## PROBLEM
Find how many lines in the material below hold the word "zebra". Reply with that figure alone.
______________________________
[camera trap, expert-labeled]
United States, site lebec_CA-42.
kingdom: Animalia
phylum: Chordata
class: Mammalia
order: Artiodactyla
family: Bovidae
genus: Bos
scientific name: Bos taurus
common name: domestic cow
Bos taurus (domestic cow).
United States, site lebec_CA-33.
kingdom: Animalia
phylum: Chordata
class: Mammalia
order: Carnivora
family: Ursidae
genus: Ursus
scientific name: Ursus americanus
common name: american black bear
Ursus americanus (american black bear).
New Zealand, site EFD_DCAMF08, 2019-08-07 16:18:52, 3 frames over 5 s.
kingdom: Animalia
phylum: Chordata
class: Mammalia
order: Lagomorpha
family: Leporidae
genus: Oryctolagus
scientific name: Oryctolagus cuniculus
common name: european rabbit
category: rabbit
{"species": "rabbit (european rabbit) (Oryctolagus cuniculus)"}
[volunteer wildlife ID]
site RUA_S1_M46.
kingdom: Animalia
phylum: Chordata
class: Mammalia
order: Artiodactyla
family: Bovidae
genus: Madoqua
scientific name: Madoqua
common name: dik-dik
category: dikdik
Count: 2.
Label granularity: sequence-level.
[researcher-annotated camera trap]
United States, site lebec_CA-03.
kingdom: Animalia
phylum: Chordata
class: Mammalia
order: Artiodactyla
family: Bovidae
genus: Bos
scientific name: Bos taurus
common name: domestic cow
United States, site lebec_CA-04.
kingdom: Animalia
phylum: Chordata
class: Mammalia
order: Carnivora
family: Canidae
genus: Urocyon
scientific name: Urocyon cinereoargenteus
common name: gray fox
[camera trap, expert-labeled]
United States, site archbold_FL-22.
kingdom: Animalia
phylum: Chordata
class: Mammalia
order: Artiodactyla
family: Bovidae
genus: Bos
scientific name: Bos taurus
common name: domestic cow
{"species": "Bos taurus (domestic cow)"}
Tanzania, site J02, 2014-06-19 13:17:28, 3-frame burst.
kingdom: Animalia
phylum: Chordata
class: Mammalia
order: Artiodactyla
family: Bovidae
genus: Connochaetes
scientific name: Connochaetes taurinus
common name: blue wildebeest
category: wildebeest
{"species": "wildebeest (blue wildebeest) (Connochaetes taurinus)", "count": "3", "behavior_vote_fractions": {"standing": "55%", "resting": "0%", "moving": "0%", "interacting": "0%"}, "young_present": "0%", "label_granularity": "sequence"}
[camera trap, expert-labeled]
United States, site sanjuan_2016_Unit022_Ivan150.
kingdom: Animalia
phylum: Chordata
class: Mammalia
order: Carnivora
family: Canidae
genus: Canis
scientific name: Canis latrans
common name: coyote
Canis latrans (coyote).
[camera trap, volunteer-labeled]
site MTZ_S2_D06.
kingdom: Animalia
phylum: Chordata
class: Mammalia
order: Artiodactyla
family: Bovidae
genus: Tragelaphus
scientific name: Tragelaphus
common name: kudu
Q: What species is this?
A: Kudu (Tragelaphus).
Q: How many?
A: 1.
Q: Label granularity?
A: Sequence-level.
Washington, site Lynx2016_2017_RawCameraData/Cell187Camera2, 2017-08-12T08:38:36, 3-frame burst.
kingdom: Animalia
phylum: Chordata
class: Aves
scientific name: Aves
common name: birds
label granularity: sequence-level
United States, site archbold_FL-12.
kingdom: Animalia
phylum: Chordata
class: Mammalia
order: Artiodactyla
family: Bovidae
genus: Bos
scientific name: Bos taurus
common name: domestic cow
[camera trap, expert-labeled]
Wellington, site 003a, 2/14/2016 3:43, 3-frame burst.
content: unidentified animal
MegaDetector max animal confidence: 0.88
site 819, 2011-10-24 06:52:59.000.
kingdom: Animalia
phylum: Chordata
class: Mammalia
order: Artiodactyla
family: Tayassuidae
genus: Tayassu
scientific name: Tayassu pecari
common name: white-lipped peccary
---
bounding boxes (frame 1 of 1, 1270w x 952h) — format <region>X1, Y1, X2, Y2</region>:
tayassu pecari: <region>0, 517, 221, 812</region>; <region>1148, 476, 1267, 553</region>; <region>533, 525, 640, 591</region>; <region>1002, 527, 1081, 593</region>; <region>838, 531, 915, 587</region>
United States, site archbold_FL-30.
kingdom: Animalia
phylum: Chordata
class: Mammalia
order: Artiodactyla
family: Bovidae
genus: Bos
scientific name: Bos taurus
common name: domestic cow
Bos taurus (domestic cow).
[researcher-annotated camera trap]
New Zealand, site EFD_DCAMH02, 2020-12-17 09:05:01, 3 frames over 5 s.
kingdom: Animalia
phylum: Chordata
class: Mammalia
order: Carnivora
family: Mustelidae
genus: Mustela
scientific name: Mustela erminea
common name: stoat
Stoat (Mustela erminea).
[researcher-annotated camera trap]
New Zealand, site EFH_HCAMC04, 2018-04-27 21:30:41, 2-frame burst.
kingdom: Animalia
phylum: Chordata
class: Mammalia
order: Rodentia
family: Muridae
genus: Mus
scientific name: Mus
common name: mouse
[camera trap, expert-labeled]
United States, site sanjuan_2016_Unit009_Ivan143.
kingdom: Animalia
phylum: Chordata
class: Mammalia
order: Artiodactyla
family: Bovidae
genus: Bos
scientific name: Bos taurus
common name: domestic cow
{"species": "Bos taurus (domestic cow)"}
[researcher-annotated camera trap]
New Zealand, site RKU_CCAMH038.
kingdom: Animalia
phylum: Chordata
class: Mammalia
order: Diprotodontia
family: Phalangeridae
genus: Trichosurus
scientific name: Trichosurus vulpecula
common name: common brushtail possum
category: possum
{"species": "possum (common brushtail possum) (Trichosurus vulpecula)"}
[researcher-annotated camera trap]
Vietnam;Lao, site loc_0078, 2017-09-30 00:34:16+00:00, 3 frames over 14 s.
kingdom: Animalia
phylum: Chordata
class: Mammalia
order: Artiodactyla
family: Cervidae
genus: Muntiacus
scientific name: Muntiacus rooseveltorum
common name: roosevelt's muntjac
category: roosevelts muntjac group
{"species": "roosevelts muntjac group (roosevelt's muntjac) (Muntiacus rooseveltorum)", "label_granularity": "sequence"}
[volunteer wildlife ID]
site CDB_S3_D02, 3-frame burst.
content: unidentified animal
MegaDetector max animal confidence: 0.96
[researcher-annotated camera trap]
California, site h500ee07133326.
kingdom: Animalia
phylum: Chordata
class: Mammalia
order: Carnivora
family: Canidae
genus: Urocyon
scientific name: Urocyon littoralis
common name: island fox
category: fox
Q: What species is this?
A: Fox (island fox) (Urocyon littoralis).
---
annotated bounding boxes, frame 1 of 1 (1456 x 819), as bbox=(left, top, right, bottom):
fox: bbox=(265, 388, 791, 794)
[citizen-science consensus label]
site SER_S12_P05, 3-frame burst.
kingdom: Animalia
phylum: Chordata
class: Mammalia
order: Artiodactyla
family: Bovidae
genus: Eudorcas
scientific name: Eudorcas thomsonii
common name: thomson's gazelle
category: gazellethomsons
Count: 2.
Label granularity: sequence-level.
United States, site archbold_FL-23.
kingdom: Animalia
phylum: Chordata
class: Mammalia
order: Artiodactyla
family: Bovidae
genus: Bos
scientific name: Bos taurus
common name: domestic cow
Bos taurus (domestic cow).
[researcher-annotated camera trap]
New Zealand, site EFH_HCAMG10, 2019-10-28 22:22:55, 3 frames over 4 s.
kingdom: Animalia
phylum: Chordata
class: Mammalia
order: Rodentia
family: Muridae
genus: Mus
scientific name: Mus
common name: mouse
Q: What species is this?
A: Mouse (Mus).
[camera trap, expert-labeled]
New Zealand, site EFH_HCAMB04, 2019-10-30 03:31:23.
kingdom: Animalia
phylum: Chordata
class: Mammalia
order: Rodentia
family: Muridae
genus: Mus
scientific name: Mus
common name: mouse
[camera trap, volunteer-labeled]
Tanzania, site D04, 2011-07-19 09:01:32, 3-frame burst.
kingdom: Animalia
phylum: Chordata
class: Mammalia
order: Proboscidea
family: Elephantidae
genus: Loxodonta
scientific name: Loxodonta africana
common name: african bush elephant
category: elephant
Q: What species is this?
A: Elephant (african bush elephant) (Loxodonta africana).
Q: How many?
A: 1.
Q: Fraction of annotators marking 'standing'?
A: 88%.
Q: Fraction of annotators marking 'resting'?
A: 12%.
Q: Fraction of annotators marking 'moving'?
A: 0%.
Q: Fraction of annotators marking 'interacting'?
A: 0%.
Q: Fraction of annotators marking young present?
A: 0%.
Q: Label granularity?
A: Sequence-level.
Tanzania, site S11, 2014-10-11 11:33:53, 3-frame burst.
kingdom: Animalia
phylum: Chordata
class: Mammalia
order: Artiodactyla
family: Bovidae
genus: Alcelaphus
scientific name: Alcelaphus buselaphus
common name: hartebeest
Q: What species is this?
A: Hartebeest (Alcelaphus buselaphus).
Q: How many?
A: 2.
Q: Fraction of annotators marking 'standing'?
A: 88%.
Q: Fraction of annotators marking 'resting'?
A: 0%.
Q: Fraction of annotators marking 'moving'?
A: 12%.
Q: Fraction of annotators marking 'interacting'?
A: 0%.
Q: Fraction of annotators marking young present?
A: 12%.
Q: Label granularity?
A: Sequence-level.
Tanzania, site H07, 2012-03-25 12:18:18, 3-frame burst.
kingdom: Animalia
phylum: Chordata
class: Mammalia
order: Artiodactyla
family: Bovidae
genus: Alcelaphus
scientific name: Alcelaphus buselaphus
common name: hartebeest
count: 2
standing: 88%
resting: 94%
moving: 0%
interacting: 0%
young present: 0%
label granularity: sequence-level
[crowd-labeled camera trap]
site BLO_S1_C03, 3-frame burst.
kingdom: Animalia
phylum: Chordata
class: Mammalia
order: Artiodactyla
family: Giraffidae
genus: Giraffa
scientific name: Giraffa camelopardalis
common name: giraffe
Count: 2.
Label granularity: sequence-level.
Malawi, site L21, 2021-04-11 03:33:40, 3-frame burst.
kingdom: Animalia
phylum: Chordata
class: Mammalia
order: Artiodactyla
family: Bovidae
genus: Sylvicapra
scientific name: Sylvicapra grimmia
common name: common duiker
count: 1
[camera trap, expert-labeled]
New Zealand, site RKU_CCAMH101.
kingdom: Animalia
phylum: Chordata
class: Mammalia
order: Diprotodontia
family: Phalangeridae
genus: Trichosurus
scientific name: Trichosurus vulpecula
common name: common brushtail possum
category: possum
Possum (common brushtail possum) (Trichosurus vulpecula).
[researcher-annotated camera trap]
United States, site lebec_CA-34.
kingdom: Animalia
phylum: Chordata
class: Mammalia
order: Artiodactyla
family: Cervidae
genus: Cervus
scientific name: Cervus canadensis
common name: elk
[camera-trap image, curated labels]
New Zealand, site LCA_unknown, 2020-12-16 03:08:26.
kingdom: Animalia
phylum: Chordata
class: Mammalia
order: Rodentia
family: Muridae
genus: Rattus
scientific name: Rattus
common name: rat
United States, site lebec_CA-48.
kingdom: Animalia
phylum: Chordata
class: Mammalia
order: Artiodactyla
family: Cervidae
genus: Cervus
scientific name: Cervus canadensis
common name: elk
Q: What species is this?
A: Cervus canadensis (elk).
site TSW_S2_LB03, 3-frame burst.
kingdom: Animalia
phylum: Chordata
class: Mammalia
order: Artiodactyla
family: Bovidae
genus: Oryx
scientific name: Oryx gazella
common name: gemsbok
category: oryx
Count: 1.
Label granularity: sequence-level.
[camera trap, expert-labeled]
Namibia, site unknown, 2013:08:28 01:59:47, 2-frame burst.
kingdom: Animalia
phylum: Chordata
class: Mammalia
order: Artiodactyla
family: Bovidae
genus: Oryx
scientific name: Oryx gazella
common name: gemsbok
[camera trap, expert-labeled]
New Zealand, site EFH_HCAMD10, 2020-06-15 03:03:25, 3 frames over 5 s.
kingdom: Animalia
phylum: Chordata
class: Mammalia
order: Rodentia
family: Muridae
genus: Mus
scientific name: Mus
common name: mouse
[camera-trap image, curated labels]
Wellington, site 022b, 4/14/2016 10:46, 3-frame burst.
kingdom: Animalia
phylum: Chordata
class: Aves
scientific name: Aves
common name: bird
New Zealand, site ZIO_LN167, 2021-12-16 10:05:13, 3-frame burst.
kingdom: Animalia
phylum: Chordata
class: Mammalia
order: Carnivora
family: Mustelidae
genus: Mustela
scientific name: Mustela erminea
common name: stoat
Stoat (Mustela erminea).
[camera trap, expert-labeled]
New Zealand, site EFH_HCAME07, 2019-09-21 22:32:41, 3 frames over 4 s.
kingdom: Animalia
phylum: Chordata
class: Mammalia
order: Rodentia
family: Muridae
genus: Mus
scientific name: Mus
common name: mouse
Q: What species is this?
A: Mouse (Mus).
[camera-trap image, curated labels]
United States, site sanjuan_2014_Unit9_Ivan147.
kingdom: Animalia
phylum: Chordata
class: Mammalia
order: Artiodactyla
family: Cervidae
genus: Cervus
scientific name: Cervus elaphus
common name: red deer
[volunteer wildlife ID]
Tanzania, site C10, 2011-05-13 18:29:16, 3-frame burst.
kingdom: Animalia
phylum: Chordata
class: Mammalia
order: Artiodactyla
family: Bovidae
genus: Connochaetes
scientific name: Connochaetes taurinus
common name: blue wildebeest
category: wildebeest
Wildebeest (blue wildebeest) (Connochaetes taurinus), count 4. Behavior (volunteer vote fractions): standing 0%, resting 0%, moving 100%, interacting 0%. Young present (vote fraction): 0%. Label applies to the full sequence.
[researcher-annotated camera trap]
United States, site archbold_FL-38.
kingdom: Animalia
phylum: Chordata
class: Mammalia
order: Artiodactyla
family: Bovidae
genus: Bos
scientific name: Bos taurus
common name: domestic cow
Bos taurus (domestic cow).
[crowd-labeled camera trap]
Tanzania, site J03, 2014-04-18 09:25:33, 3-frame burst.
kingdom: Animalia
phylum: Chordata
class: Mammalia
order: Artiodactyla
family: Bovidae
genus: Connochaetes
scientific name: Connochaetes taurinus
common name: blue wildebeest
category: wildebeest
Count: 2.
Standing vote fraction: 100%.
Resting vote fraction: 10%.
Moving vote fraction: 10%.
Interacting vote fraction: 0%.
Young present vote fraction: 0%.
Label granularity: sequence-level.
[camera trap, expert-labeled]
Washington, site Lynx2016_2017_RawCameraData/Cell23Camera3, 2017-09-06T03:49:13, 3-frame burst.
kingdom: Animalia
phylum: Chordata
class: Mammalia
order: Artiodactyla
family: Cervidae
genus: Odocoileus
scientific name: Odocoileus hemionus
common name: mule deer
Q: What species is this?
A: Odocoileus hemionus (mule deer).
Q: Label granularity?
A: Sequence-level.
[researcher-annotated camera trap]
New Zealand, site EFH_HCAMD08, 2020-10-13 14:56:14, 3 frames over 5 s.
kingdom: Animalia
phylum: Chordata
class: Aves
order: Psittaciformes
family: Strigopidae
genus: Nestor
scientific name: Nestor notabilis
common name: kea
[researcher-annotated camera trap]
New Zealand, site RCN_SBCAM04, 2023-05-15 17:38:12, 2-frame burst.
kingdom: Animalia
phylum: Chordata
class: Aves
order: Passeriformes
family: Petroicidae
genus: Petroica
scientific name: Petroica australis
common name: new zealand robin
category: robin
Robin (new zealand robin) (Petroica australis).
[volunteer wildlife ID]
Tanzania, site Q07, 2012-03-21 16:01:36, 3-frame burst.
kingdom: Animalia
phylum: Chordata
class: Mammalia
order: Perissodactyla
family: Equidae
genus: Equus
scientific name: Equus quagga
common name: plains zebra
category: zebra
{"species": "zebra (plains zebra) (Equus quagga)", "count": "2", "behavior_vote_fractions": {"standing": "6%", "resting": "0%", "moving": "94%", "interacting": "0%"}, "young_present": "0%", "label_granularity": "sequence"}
______________________________
## WRITTEN SOLUTION
3